The entire novel is a sequence of steps in search of sustenance, and not always of the physical kind. The Road is a very spiritual text, something McCarthy highlights with his use of figurative language. Generally his writing is rather sparse and fragmented, a style that suits the setting for the world of The Road is one of lack, an empty place, a devastated space bereft of beauty. Sentences are often simple or, if extensive, made up of clauses linked by repeated conjunctions, a technique called polysyndeton (which has resulted in frequent comparisons to Hemingway). And yet the novel is not without its similes and metaphors, the vast majority of them spiritual. The father, coughing, is “kneeling in the ashes like a penitent” and his preparation for the boy’s sleep are “like some ancient anointing”, the boy a “golden chalice, good to house a god”. The two are compared to “mendicant friars”, the boy “glowing in that waste like a tabernacle”.


Yet “Where men cant live gods fare no better” says the man claiming to be Ely. It suggests a Godless world. However, most of the story is told from the father’s perspective, albeit in the third person, and examples of religious imagery mark his attempt to reassert a holy presence in a world that would otherwise be religiously vacant. His desire to control things is also seen in one brief moment of intrusive first-person narrative; “That dog that he remembers followed us for two days. I tried to coax it to come but it would not”. He is perhaps trying to persuade himself here, but it also imposes his own perspective on us and we find ourselves in a position similar to that of his son, powerless to voice our own opinion or sway the father in his course of action. It is unsurprising that when the boy cannot speak to God at the end of the novel, he speaks instead to his father.

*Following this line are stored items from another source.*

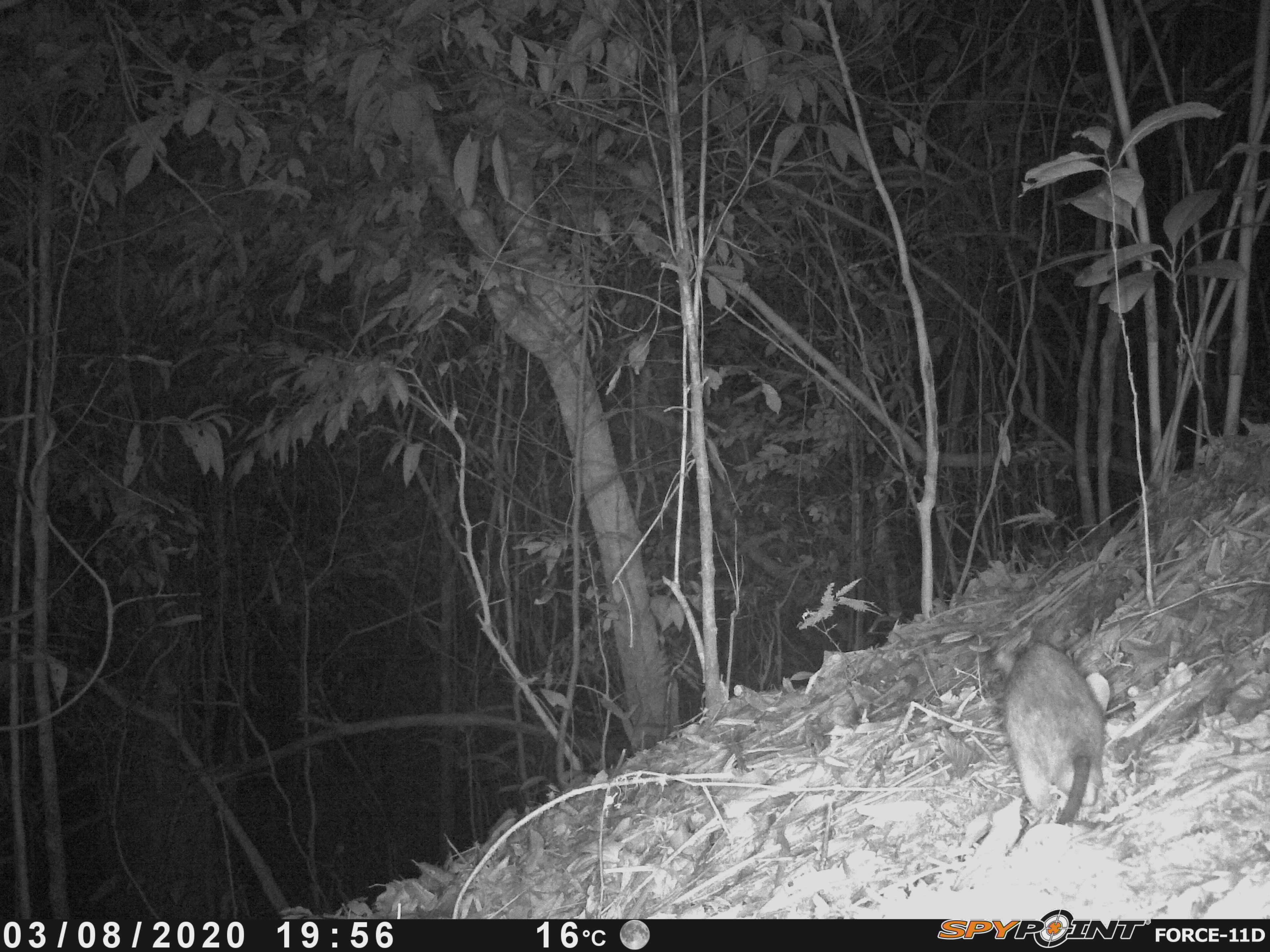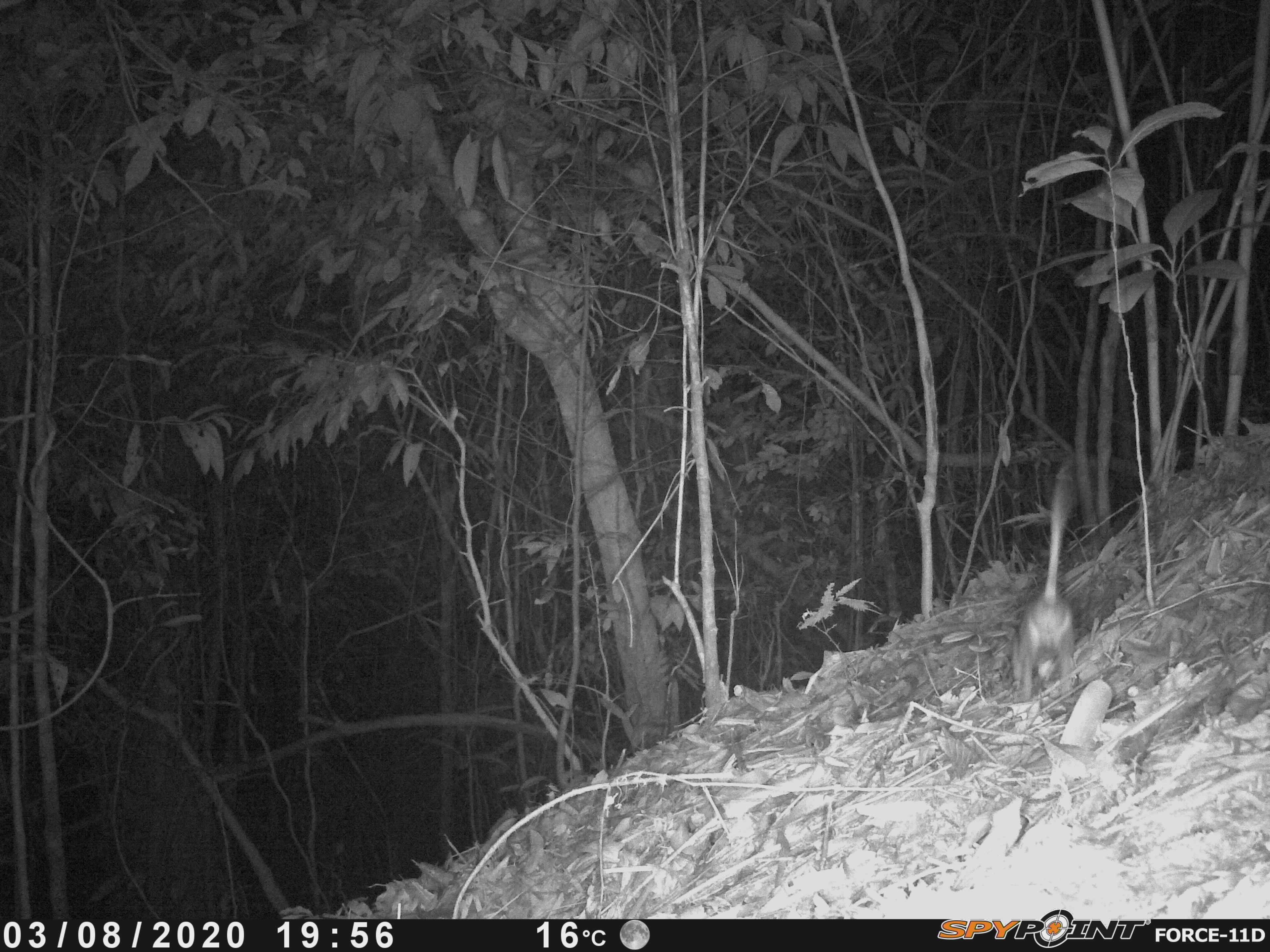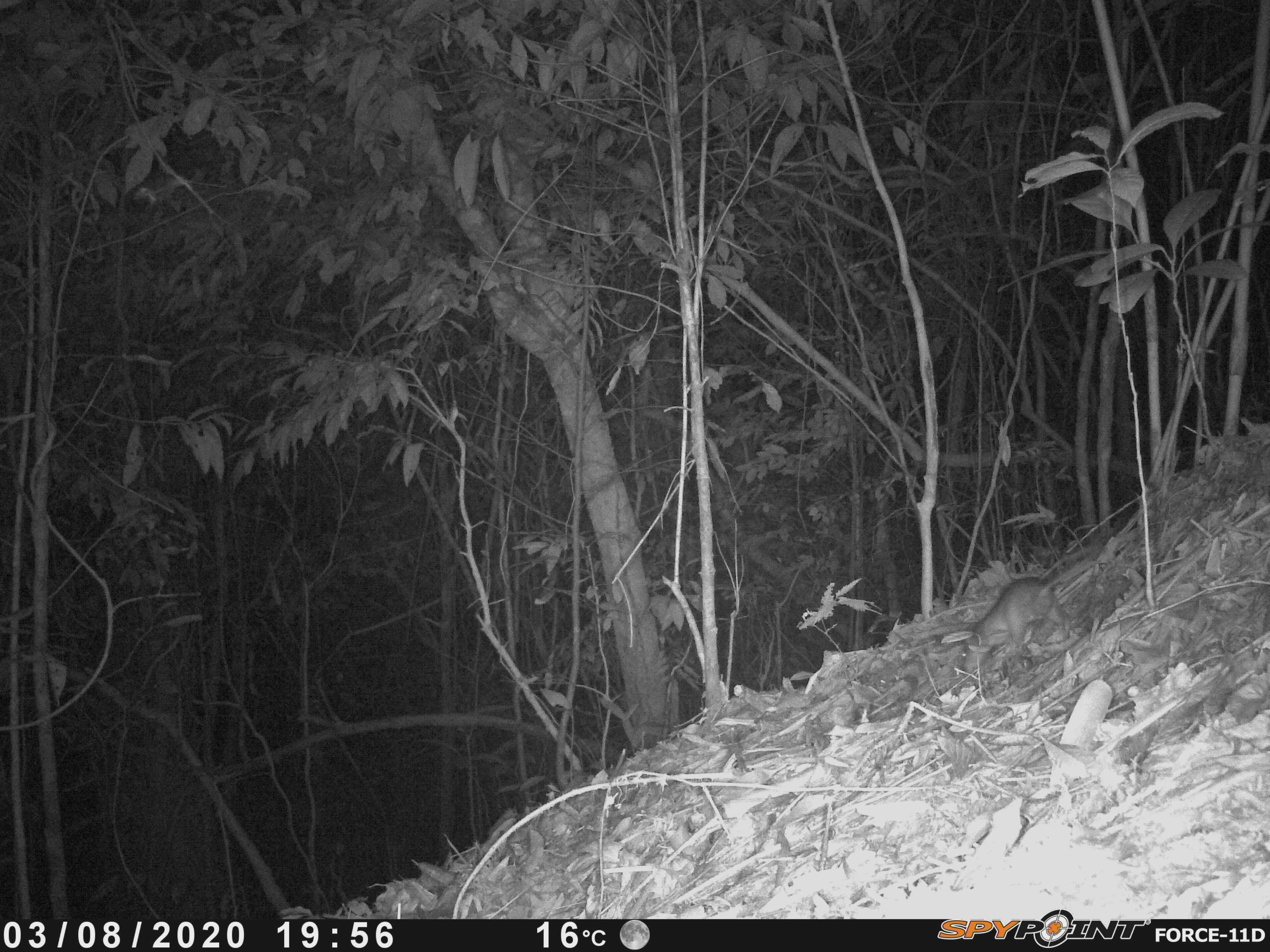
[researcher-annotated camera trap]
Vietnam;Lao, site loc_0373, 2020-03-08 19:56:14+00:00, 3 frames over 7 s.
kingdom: Animalia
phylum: Chordata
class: Mammalia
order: Rodentia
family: Muridae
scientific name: Muridae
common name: old-world mice and rats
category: unidentified murid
Unidentified murid (old-world mice and rats) (Muridae). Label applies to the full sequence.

The father and son relationship itself has religious significance, albeit implicitly, just as the desolate world around them seems like Hell on Earth with its “dull sulphur light from the fires”. Here the boy is quite explicitly a saviour figure, at least in the father’s eyes; “If he is not the word of God God never spoke”. In this respect, the story of The Road is one of pilgrimage in which the man’s efforts to feed and protect the boy are his efforts to serve his God. The boy returns this love in giving him a reason to live. The father’s role is physical whereas the son’s is spiritual, roles that define them more than any name could, all of which contributes to the novel’s role as a parable, a cautionary tale with a moral message about human nature.

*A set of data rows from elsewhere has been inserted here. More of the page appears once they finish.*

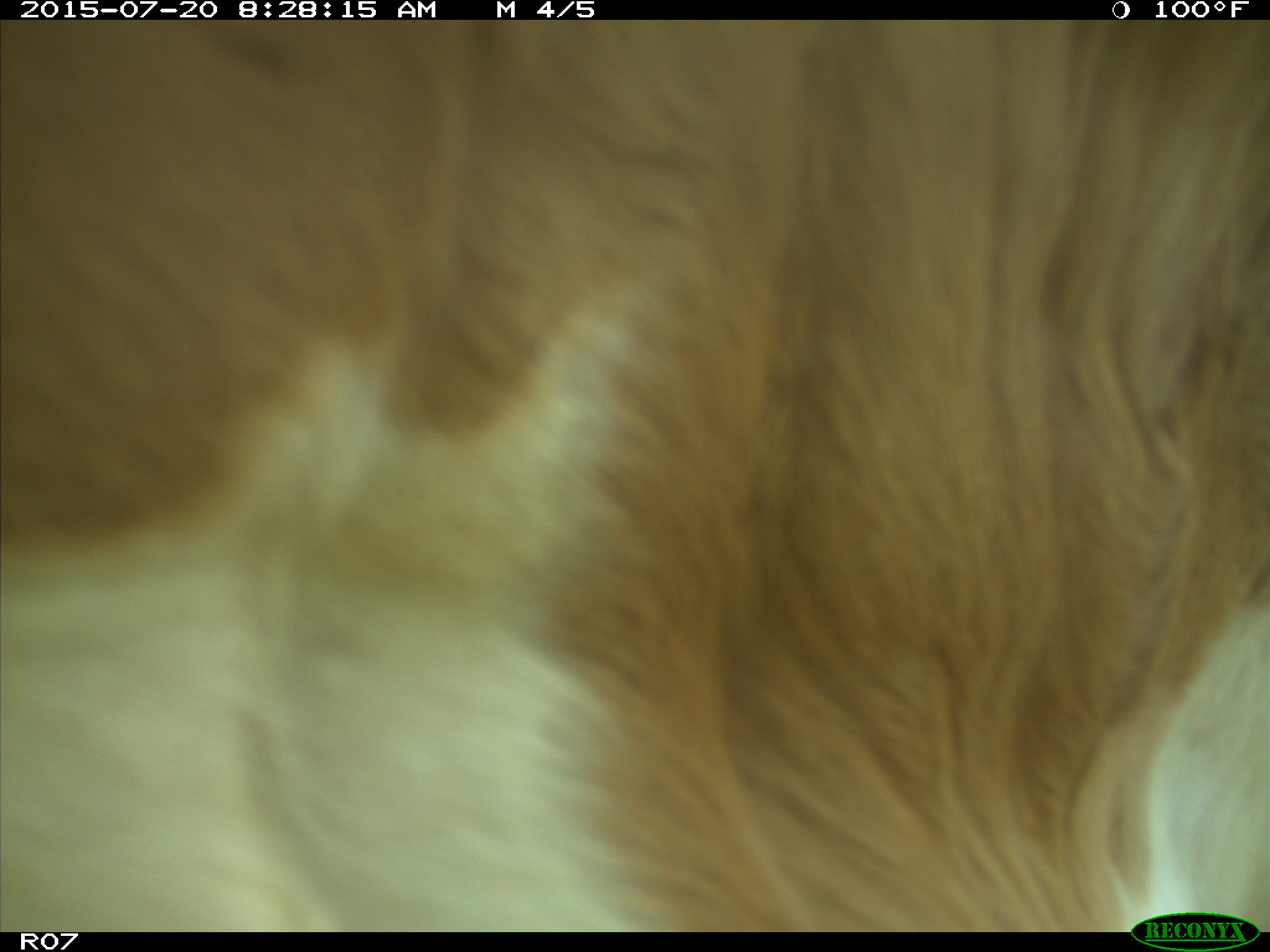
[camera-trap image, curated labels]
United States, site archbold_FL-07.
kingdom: Animalia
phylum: Chordata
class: Mammalia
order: Artiodactyla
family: Bovidae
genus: Bos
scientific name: Bos taurus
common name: domestic cow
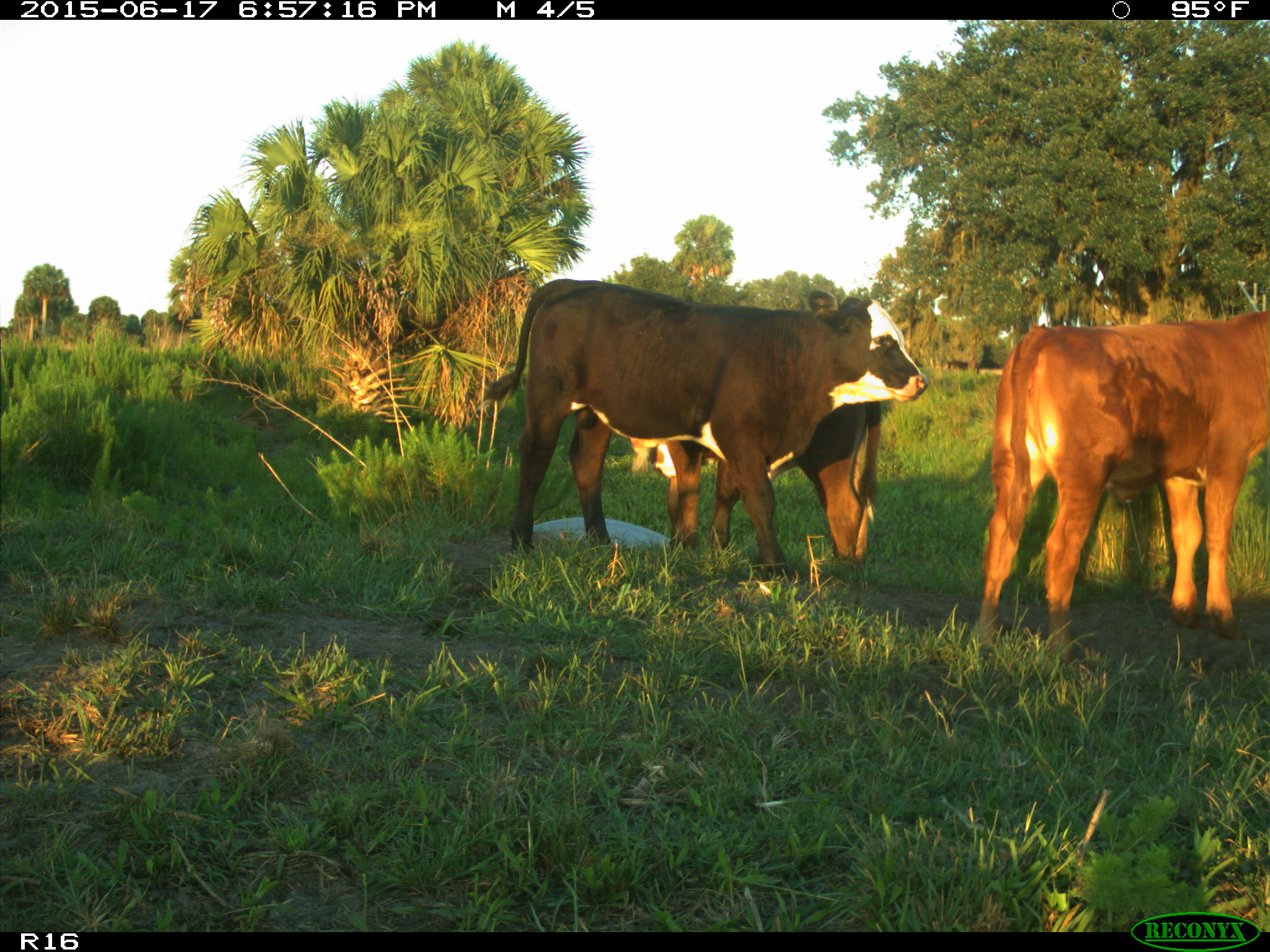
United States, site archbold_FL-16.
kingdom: Animalia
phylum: Chordata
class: Mammalia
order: Artiodactyla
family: Bovidae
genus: Bos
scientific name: Bos taurus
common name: domestic cow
Bos taurus (domestic cow).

It is, after all, not just the physical threat of starvation and murder that the man and boy face; they experience various moral tests, too. It is perhaps in these moral conflicts that the novel is most bleak, despite the abundance of dystopian landscapes. “You’re not the one who has to worry about everything” the man says, to which the boys replies “Yes I am.” And the worry carries a cost. When the man later offers to tell him a story, the boy declines, explaining “in the stories we’re always helping people and we dont help people”. Theirs is a journey from one testing situation to another so that when McCarthy writes of “The ashes of the late world carried on the bleak and temporal winds to and fro in the void” he could easily be describing his protagonists. The father’s failings in these tests are as symptomatic as his cough in representing his eventual death. Only then can the boy begin a journey that is truly his own, rising phoenix like from a world of ash to create a new one for himself in which hope is allowed to exist. One where he’ll have his own story to tell.


The Road is a moving novel rendered all the more powerful by a believability bordering on inevitability. It’s a dystopian journey during which the cry ‘Are we there yet?’ can perhaps be answered rather pessimistically with ‘Nearly’. We need to take heed so as not to follow its path.